Source code for clustering.citoperations

"""Green operator and cluster interaction tensors related operations.

This module includes several procedures required to compute the cluster
interaction tensors, namely (1) the frequency discretization of the spatial
domain and (2) the computation of the Green operator, as well as the assembly
of the global cluster interaction matrix.

Functions
---------
set_discrete_freqs
    Perform frequency discretization of the spatial domain.
gop_material_independent_terms
    Compute Green operator material independent terms in frequency domain.
assemble_cit
    Assemble global cluster interaction matrix.
"""

▸ **DATA SEGMENT**
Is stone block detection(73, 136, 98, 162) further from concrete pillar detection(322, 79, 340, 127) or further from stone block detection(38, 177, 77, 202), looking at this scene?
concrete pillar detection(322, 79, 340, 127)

▸ **AIM OF THE TASK**
Please write out the passage of the Green operator module description above, starting at "Source code for" and ending at "the global cluster interaction matrix.".

▸ **TASK OUTPUT**
Source code for clustering.citoperations

"""Green operator and cluster interaction tensors related operations.

This module includes several procedures required to compute the cluster
interaction tensors, namely (1) the frequency discretization of the spatial
domain and (2) the computation of the Green operator, as well as the assembly
of the global cluster interaction matrix.